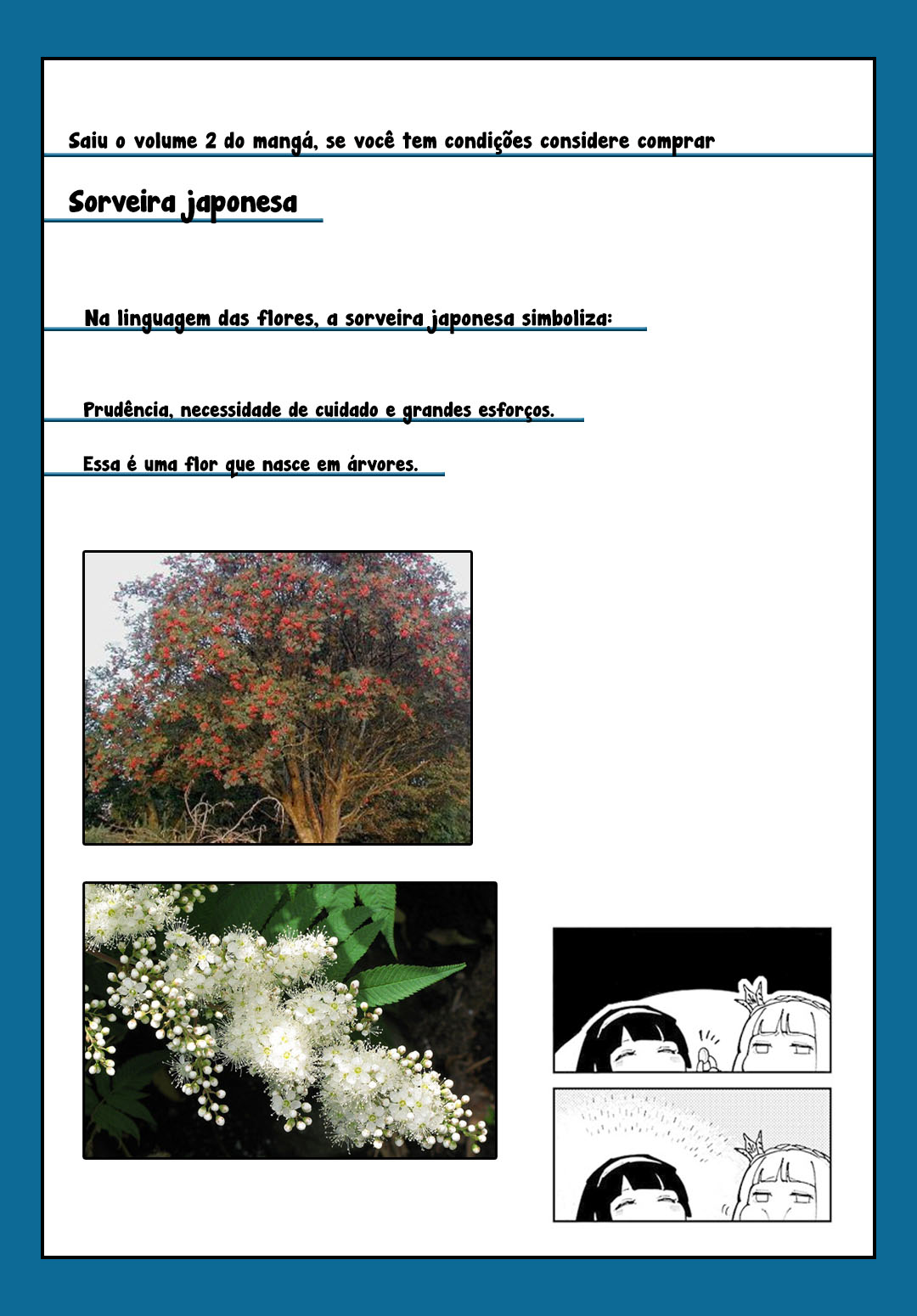 Saiu o volume 2 do mangá, se você tem condições considere comprar

Sorveira japonesa

Na linguagem das flores, a sorveira japonesa simboliza:

Prudência, necessidade de cuidado e grandes esforços.

Essa é uma flor que nasce em árvores.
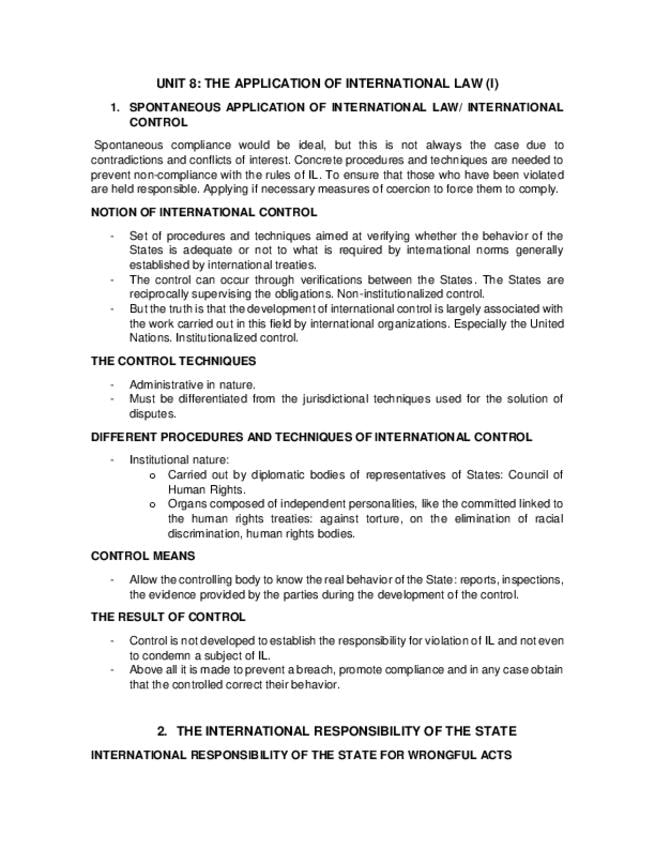 UNIT 8: THE APPLICATION OF INTERNATIONAL LAW (I)

1. SPONTANEOUS APPLICATION OF INTERNATIONAL LAW/ INTERNATIONAL CONTROL

Spontaneous compliance would be ideal, but this is not always the case due to contradictions and conflicts of interest. Concrete procedures and techniques are needed to prevent non-compliance with the rules of IL. To ensure that those who have been violated are held responsible. Applying if necessary measures of coercion to force them to comply.

NOTION OF INTERNATIONAL CONTROL

- Set of procedures and techniques aimed at verifying whether the behavior of the States is adequate or not to what is required by international norms generally established by international treaties.
- The control can occur through verifications between the States. The States are reciprocally supervising the obligations. Non-institutionalized control.
- But the truth is that the development of international control is largely associated with the work carried out in this field by international organizations. Especially the United Nations. Institutionalized control.

THE CONTROL TECHNIQUES

- Administrative in nature.
- Must be differentiated from the jurisdictional techniques used for the solution of disputes.

DIFFERENT PROCEDURES AND TECHNIQUES OF INTERNATIONAL CONTROL

- Institutional nature:
  o Carried out by diplomatic bodies of representatives of States: Council of Human Rights.
  o Organs composed of independent personalities, like the committed linked to the human rights treaties: against torture, on the elimination of racial discrimination, human rights bodies.

CONTROL MEANS

- Allow the controlling body to know the real behavior of the State: reports, inspections, the evidence provided by the parties during the development of the control.

THE RESULT OF CONTROL

- Control is not developed to establish the responsibility for violation of IL and not even to condemn a subject of IL.
- Above all it is made to prevent a breach, promote compliance and in any case obtain that the controlled correct their behavior.

2. THE INTERNATIONAL RESPONSIBILITY OF THE STATE

INTERNATIONAL RESPONSIBILITY OF THE STATE FOR WRONGFUL ACTS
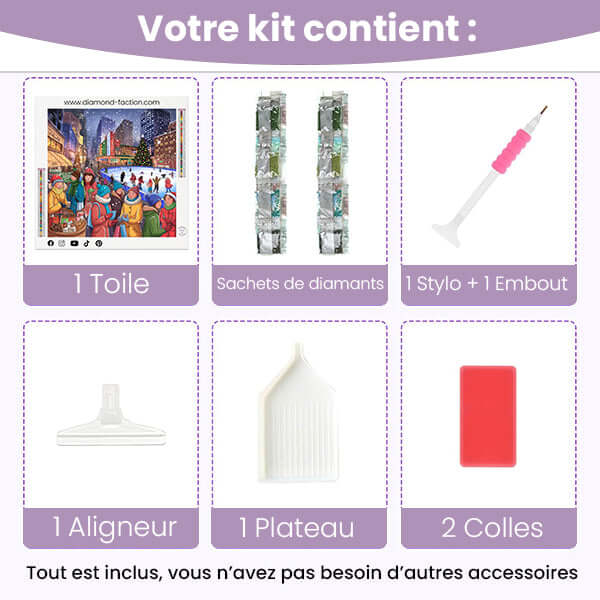 Votre kit contient :

www.diamond-faction.com

1 Toile

Sachets de diamants

1 Stylo + 1 Embout

1 Aligneur

1 Plateau

2 Colles

Tout est inclus, vous n'avez pas besoin d'autres accessoires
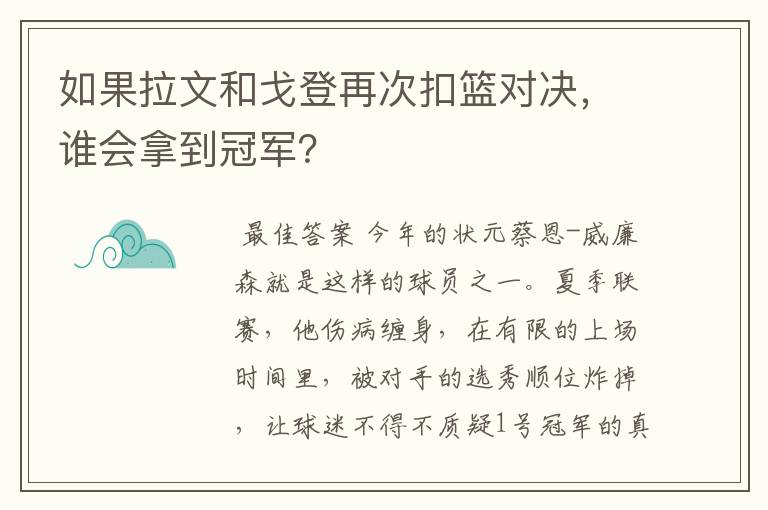 如果拉文和戈登再次扣篮对决，谁会拿到冠军？

最佳答案 今年的状元蔡恩-威廉森就是这样的球员之一。夏季联赛，他伤病缠身，在有限的上场时间里，被对手的选秀顺位炸掉，让球迷不得不质疑1号冠军的真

● To do
The data above must be reproduced exactly, without any of its pictures.

● Response to this task
 Saiu o volume 2 do mangá, se você tem condições considere comprar

Sorveira japonesa

Na linguagem das flores, a sorveira japonesa simboliza:

Prudência, necessidade de cuidado e grandes esforços.

Essa é uma flor que nasce em árvores.
 UNIT 8: THE APPLICATION OF INTERNATIONAL LAW (I)

1. SPONTANEOUS APPLICATION OF INTERNATIONAL LAW/ INTERNATIONAL CONTROL

Spontaneous compliance would be ideal, but this is not always the case due to contradictions and conflicts of interest. Concrete procedures and techniques are needed to prevent non-compliance with the rules of IL. To ensure that those who have been violated are held responsible. Applying if necessary measures of coercion to force them to comply.

NOTION OF INTERNATIONAL CONTROL

- Set of procedures and techniques aimed at verifying whether the behavior of the States is adequate or not to what is required by international norms generally established by international treaties.
- The control can occur through verifications between the States. The States are reciprocally supervising the obligations. Non-institutionalized control.
- But the truth is that the development of international control is largely associated with the work carried out in this field by international organizations. Especially the United Nations. Institutionalized control.

THE CONTROL TECHNIQUES

- Administrative in nature.
- Must be differentiated from the jurisdictional techniques used for the solution of disputes.

DIFFERENT PROCEDURES AND TECHNIQUES OF INTERNATIONAL CONTROL

- Institutional nature:
  o Carried out by diplomatic bodies of representatives of States: Council of Human Rights.
  o Organs composed of independent personalities, like the committed linked to the human rights treaties: against torture, on the elimination of racial discrimination, human rights bodies.

CONTROL MEANS

- Allow the controlling body to know the real behavior of the State: reports, inspections, the evidence provided by the parties during the development of the control.

THE RESULT OF CONTROL

- Control is not developed to establish the responsibility for violation of IL and not even to condemn a subject of IL.
- Above all it is made to prevent a breach, promote compliance and in any case obtain that the controlled correct their behavior.

2. THE INTERNATIONAL RESPONSIBILITY OF THE STATE

INTERNATIONAL RESPONSIBILITY OF THE STATE FOR WRONGFUL ACTS
 Votre kit contient :

www.diamond-faction.com

1 Toile

Sachets de diamants

1 Stylo + 1 Embout

1 Aligneur

1 Plateau

2 Colles

Tout est inclus, vous n'avez pas besoin d'autres accessoires
 如果拉文和戈登再次扣篮对决，谁会拿到冠军？

最佳答案 今年的状元蔡恩-威廉森就是这样的球员之一。夏季联赛，他伤病缠身，在有限的上场时间里，被对手的选秀顺位炸掉，让球迷不得不质疑1号冠军的真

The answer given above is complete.